### Records for this task
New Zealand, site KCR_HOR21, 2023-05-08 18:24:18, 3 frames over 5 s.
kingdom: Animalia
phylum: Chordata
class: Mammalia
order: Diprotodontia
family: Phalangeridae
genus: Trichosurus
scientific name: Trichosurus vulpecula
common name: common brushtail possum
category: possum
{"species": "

### Work task
Retype, without any change, every line from the one with "order: Diprotodontia" to the bottom of the listing.

### Task solution
order: Diprotodontia
family: Phalangeridae
genus: Trichosurus
scientific name: Trichosurus vulpecula
common name: common brushtail possum
category: possum
{"species": "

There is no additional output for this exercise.